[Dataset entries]
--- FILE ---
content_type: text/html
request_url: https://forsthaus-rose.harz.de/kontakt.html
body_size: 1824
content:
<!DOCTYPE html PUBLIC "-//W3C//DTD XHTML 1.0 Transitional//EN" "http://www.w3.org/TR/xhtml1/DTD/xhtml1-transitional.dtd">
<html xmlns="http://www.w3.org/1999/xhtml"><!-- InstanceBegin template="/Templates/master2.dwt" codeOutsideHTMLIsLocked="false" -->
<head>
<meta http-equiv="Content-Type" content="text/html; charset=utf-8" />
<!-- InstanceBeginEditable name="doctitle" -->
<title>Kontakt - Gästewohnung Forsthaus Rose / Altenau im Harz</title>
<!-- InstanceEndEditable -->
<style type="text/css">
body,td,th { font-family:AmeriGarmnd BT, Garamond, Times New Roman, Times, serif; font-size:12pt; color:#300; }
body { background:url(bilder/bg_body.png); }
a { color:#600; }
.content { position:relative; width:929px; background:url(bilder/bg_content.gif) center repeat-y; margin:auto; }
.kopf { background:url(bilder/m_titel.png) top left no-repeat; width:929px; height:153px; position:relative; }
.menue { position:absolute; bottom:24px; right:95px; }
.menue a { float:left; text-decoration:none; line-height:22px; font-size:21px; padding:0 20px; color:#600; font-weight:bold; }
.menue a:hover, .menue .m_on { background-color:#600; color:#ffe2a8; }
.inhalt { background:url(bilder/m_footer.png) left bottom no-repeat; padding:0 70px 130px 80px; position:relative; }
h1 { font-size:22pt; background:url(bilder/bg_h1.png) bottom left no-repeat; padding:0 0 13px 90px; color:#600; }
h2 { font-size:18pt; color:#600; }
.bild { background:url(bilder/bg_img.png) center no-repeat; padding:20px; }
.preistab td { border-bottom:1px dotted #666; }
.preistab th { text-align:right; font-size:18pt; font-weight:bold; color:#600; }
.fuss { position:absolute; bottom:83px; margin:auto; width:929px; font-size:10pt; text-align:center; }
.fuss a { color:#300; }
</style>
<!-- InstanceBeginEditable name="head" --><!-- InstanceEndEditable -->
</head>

» Exercise objective
The lines from the one holding "--><!-- InstanceEndEditable -->" to the last line of the entries, both included: retype them exactly and give nothing else.

» Answer section
<!-- InstanceBeginEditable name="head" --><!-- InstanceEndEditable -->
</head>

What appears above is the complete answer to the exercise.